Старик толкнул ворота и вышел к нам из темноты. Солнце тут же обнаружило и подожгло белым пламенем его торчащие во все стороны седые волосы. Он улыбнулся и показал такие же белые идеально ровные зубы. Это был какой-то сказочный волшебник или гном. Я не сразу заметила, что одет он очень бедно: штаны его были потёртые, рубашка выцветшая, а ботинки, купленные, по всей видимости, ещё при Салазаре, переломились пополам.
Старик сделал нам знак рукой и поковылял на противоположную сторону площади. Мы пошли за ним.
- Я ищу одно место, - наконец решила объяснить мне Роза, - это семейная таверна, где уже двести лет по одному и тому же рецепту делают вишнёвый ликёр.
Лабиринт улиц, зеленые ворота, белокурый гном, вишнёвый ликёр - всё сходится. Ничего необычного. Я просто одобрительно кивнула и продолжила следовать за сказочным сюжетом.
Мы подошли к похожим зелёным воротам, только открытым. Внутри был совсем маленький бар - пару квадратных метров. На барной стойке, на полу, на многочисленных полках стояли стеклянные бутылки: маленькие, большие, огромные без всякого соблюдения порядка и без этикеток. Все они были приблизительно на половину заполнены ягодами. В некоторых ягоды были ещё красные, в других уже побледнели.
Старик заговорил с мужчиной за барной стойкой. Он показывал на нас и улыбался. Мы с Розой молчаливо ждали. Я так вообще ничего не понимала - опять сплошные Ш и Ж.
Мужчина поставил на барную стойку три рюмочки и разлил в них из большой бутылки тёмный напиток. Старик достал из кармана пару монет и положил рядом.
- Что он делает? - спросила я у Розы.
- Похоже, он хочет нас угостить, - неуверенно ответила она.
- Зачем?
- Не знаю, - спокойно пожала плечами Роза, - наверное, мы ему понравились.

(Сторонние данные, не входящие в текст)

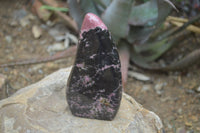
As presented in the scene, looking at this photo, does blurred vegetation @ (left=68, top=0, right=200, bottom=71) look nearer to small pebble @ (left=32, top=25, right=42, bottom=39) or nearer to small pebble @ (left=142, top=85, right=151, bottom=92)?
small pebble @ (left=142, top=85, right=151, bottom=92)

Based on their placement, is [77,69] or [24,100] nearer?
[77,69]

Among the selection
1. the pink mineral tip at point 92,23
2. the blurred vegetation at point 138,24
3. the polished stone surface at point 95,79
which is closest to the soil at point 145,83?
the blurred vegetation at point 138,24

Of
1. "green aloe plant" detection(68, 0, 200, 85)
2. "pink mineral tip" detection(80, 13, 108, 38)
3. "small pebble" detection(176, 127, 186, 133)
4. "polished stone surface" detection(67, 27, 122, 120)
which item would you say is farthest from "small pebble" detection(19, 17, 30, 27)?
"small pebble" detection(176, 127, 186, 133)

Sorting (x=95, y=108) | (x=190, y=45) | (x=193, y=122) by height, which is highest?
(x=95, y=108)

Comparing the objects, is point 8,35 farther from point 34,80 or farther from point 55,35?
point 34,80

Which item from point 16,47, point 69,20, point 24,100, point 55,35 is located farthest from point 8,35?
point 24,100
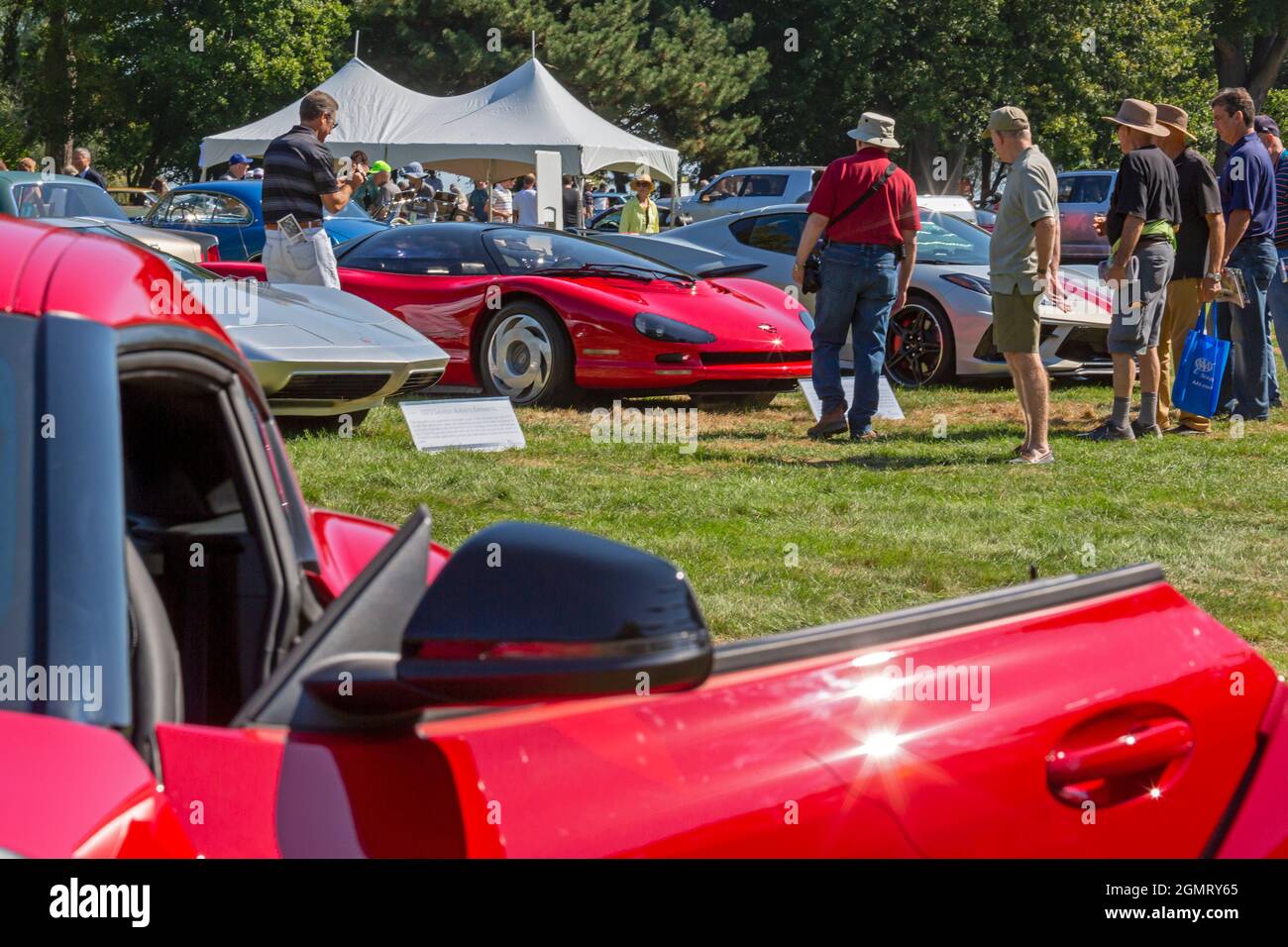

- Скажи ему, что я отдам деньги.
Роза произнесла что-то по португальски.
Старик замахал руками, сердито замотал головой: нет, нет! Он подал нам наши рюмки, взял свою, поднёс её аккуратно к губам и поцеловал как ребёнка. На его губах остались капли тягучего напитка. Он облизал губы, заулыбался, поднял рюмку, давая нам знак, что мы должны сделать тоже самое.
Напиток был очень сладкий, запах алкоголя почти не чувствовался, но очень чувствовался аромат ягод, невероятно напоминающий бабушкино вишнёвое варенье.
- Ммммм, - застонала я.
- Оооо! - одобрительно закивал дед.
Это всё напоминало какое-то таинство причастия или посвящения. Я почувствовала как проваливаюсь, но не вниз, а во все стороны сразу, растворяюсь в пространстве, моё тело теряет вес, а голова память. Я пьянею.
Роза пила по глоточку ликёр и разговаривала с мужчинами. Я услышала как она произнесла слово "Москва", после чего мужчины восторженно заохали, старик протянул мне руку, я пожала её и попыталась произнести "Обригада", то есть, спасибо.
- Окей, нам пора! - Роза хлопнула меня по плечу, - твоя подруга будет злиться.
И тут я вспомнила про Лауру.
Опаздывать - это лучшее, чему я научилась в жизни. И вот, мы опять летим, перепрыгивая через ступени, ниже и ниже по узким переулкам и вливаемся наконец в большую полноводную реку. Здесь тысячи туристов, суета и бурление: большие магазины, рестораны, столики прямо на середине улицы. Здесь всё совсем не так, как наверху. Здесь безликий туристический город, такой же как сотни других, здесь говорят на всех языках сразу, продают суши и итальянскую пиццу, арабы торгуют палками для селфи, а китайцы сувенирами. К нам подбежал непонятной национальности маленький паренёк и шепнул: "Марихуана". Мы не останавливаемся.
Роза смеется:
- Они здесь впаривают туристам орегано вместо марихуаны.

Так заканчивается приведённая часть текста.